Thirteen years later, though Finding Dory takes place just after Finding Nemo ends, we’re swimming in circles again with Dory, via a suspiciously similar movie. Let us count the ways…
1. It begins with a loving parent fish worrying about the safety of their baby fish with a problem (last time it was Marlin’s deformed fin, this time it’s Dory’s memory problems via baby Dory in flashback).
2. We have to cross the ocean because of the lost baby fish (that’s Dory so we’re technically Finding Dory’s Parents this time around when she suddenly remembers them as a full grown fish.)
3. Our hero ends up trapped in an aquarium and has to hatch an elaborate escape plan.
4. Surfer turtles and other wacky sea creatures with big personalities show up in every other scene.
5. Dory speaking whale surprises other fish.
We could be at this all day but why nitpick?
While it’s true that Pixar has abandoned its throne as the most dependably original perfect movie studio (with the brilliant Inside Out the exception to the new reality), at least they’re regurgitating well. Take, for example, those popular seagulls from the first movie who only cried “Mine! Mine! Mine!” (True story confession: they made T-shirts — I bought one.) This time that possessive joke gets a sneaky encore via bantering sea lions (Idris Elba & Dominic West, reunited after The Wire) claiming total dominion over particular rocks to sunbathe on. They don’t have a catch phrase but the joke is inherently the same and yet funnier.
Dory’s perfect side dish from Nemo being served up as the entree for her own film, presents some problems. DeGeneres isn’t as funny this time since she’s busy propping up the soggy demands of the plot and themes (self-reliance, familial love, etcetera). And since she takes Nemo & Marlin with her we have essentially three “straight men,” in comedy terms, rather than just one. That’s a lot of slack to be picked up by other characters to keep it funny. Mostly the film manages well especially when it comes to a superbly animated Octopus and two whales with self-esteem problems (they’re all voiced by sitcom stars: Ed O’Neill and Ty Burrell from Modern Family and Kaitlin Olson from It’s Alway Sunny in Philadelphia)
I regret to inform that the internet’s obsession with a lesbian couple appearing in Finding Dory is much ado about literally nothing. This only goes to show how thirsty we all still are for LGBT inclusion in mainstream film — even Disney films despite their otherwise gay friendly status as a company. Since we’re in a franchise that argues for chosen/created families (Dory+ Marlin & Nemo) and regularly extolls the virtues of creatures of totally different kinds living in harmony and friendship, it’s a shame that LGBT inclusion has to be forcibly imagined rather than delivered in this heteronormative sequel that’s all about a mom & dad and child rearing.
But all is not exactly lost on the queer pleasure front.
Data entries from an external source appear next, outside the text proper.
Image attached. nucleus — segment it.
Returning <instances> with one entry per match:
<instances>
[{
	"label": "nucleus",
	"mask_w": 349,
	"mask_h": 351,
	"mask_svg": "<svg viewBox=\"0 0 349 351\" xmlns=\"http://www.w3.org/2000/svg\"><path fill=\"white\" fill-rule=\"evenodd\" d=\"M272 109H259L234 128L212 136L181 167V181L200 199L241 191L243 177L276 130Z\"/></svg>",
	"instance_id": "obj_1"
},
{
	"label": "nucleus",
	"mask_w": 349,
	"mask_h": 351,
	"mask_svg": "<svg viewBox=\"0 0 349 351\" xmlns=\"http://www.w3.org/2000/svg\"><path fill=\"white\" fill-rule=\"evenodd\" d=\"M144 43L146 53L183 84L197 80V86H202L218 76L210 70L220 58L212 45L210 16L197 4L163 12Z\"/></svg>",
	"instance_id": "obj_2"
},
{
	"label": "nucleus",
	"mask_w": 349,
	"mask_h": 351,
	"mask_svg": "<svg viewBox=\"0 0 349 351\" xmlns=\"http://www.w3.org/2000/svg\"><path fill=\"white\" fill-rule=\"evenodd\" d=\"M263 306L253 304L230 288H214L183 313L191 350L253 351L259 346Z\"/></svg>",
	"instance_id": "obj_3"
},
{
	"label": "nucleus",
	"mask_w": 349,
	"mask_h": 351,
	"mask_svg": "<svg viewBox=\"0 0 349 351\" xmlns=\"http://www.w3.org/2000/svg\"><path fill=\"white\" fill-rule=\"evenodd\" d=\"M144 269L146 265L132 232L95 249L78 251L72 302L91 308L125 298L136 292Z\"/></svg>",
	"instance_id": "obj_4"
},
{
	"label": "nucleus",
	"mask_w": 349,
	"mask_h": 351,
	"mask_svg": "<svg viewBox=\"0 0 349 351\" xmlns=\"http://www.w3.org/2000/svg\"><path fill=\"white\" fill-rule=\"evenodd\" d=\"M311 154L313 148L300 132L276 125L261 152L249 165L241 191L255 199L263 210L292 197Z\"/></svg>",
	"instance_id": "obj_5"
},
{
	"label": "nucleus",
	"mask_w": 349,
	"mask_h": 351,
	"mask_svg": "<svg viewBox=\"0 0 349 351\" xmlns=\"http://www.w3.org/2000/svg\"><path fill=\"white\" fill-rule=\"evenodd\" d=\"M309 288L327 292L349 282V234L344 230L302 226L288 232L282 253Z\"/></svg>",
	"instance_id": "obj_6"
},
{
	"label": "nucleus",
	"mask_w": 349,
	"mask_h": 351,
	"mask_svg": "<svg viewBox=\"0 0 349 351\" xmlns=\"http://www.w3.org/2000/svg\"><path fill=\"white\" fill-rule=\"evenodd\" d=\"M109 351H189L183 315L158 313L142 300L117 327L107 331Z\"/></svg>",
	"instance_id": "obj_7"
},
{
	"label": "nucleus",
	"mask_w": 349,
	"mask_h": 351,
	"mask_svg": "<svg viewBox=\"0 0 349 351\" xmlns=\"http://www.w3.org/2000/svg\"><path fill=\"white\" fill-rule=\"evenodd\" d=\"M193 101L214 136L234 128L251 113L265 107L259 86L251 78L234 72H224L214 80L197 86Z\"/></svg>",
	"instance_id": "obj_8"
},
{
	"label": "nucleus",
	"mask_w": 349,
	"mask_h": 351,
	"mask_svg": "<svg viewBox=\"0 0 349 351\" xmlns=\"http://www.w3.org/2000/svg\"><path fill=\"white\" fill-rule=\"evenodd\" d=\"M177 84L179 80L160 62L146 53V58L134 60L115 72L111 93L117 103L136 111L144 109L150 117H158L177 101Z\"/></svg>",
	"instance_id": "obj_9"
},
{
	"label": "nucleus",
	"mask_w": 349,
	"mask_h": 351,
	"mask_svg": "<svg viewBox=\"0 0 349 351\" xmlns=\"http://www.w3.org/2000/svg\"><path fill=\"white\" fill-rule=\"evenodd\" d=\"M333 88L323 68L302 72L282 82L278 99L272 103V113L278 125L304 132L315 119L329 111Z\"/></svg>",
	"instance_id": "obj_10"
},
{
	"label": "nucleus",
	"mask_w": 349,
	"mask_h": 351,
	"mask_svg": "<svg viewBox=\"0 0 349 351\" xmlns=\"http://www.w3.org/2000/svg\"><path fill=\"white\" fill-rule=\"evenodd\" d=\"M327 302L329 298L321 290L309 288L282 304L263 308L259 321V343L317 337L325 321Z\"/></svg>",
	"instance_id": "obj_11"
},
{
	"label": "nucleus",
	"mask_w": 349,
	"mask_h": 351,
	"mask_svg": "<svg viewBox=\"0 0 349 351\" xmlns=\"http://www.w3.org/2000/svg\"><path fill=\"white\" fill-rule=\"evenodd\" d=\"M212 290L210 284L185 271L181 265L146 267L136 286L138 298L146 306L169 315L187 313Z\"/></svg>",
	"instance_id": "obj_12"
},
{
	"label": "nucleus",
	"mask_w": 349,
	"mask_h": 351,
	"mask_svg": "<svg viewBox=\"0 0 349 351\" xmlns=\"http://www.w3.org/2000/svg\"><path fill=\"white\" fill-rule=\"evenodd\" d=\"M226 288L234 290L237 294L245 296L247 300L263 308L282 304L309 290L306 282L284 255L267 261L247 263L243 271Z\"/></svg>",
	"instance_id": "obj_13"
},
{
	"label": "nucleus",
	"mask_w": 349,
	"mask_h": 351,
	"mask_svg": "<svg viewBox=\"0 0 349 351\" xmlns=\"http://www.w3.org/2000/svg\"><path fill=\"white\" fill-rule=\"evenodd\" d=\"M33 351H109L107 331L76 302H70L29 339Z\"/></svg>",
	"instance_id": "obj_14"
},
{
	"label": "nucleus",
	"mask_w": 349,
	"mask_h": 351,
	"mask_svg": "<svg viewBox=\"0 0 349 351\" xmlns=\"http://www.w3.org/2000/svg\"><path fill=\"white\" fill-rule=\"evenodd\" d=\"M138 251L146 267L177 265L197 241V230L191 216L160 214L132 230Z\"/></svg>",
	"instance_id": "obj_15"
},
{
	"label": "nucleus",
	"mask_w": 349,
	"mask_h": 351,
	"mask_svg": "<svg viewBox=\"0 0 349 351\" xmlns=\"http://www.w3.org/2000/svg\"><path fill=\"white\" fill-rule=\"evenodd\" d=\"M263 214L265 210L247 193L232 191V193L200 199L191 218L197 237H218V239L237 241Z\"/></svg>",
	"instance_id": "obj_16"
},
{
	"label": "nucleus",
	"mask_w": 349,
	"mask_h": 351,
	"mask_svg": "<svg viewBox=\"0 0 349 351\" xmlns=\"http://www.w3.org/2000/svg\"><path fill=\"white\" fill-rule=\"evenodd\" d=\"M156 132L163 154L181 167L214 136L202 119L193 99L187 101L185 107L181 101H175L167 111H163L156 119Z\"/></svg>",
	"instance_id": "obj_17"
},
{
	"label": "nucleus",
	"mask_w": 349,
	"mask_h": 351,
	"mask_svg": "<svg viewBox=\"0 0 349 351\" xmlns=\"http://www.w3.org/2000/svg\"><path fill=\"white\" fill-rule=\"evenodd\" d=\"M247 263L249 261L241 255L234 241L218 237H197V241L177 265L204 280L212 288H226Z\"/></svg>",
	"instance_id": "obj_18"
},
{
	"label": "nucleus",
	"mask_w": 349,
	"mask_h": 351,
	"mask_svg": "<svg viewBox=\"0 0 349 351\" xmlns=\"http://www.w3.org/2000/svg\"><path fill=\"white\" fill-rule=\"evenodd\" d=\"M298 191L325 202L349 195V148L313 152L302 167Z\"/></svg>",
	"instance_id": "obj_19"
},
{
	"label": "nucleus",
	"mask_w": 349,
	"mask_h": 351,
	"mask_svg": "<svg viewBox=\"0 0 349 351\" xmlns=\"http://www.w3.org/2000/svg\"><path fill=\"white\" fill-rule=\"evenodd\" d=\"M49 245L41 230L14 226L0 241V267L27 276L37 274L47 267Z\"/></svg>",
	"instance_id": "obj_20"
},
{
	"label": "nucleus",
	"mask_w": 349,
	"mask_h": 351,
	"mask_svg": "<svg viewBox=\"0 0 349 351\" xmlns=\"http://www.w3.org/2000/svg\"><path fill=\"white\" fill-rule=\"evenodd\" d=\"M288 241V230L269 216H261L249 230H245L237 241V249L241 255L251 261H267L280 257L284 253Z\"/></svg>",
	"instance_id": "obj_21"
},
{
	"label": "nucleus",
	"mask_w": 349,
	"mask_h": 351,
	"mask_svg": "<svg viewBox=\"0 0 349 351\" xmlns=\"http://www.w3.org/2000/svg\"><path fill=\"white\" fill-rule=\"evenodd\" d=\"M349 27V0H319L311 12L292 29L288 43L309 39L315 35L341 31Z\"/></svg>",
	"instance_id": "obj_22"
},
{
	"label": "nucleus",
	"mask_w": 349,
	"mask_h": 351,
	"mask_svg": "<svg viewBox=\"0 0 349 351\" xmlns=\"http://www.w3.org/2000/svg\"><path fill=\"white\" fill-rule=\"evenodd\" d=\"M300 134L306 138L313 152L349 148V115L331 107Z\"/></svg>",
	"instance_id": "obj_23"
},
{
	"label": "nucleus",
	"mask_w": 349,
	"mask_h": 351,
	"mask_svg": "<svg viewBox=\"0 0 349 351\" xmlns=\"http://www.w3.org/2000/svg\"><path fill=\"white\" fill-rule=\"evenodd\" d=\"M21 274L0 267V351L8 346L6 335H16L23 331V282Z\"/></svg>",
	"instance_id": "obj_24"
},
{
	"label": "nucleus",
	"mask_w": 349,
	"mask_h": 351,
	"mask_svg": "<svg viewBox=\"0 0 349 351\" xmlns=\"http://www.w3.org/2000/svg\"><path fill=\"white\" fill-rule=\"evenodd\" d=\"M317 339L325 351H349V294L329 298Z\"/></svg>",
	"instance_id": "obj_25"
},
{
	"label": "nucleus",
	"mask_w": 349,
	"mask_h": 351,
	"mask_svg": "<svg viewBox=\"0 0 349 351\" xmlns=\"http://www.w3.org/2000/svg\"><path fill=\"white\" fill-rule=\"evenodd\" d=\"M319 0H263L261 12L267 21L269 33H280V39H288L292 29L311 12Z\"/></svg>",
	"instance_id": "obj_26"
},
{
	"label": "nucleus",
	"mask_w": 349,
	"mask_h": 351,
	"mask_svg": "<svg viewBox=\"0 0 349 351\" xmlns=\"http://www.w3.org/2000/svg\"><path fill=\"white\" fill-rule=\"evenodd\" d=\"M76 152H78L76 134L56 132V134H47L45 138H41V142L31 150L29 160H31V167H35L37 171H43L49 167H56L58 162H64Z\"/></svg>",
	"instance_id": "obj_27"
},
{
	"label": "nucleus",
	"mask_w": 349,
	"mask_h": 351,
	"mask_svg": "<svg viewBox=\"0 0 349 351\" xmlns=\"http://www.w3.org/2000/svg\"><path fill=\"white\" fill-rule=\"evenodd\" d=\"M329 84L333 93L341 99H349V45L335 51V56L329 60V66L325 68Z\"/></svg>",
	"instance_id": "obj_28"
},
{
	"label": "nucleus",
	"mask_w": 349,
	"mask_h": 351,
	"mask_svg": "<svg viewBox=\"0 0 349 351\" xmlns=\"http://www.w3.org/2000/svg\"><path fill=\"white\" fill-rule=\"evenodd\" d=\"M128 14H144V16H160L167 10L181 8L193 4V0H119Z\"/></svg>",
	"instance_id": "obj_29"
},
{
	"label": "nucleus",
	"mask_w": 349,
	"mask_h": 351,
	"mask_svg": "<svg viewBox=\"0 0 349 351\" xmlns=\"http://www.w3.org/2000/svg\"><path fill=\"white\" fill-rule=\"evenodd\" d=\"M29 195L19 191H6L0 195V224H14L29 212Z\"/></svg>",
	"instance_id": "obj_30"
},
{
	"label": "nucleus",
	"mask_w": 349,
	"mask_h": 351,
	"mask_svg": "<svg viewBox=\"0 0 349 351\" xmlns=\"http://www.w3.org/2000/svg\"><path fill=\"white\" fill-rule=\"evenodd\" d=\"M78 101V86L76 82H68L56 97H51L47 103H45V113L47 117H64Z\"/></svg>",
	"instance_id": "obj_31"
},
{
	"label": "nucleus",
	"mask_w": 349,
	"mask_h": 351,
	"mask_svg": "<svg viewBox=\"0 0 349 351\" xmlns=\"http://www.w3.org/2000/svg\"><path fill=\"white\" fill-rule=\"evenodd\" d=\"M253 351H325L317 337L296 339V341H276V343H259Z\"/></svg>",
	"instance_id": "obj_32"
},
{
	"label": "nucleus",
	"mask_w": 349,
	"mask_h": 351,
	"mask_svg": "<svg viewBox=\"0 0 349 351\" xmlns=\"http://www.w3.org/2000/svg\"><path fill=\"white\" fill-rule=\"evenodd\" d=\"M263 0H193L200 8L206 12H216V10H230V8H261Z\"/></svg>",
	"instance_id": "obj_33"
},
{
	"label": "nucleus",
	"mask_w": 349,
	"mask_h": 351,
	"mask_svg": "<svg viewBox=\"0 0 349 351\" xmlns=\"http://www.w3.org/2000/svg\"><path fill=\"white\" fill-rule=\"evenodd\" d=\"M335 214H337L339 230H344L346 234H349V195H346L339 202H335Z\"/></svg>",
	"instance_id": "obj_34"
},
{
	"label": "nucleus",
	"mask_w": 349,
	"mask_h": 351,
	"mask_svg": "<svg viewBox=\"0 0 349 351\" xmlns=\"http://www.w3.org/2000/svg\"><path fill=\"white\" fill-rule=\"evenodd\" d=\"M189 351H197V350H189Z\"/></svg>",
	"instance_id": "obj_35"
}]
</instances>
Finding Dory’s greatest gift to the LGBT community is not some random lesbian couple you’d have to freeze frame to see, but something more subtle and much much funnier. Finding Dory is really just Finding Nemo Redux (it’s no Zootopia if you’ve been playing along this year) but within its casual recycling we get at least one genius new joke. Once the fish reach their destination (not too long into the film) Finding Dory launches a delicious recurring comic monument to butch queen Sigourney Weaver herself, the Myth if not the Woman. She’s the voice of the marine institute where most of the film’s silly adventure takes place. It’s a joke that just keeps on delivering, not unlike Pixar itself.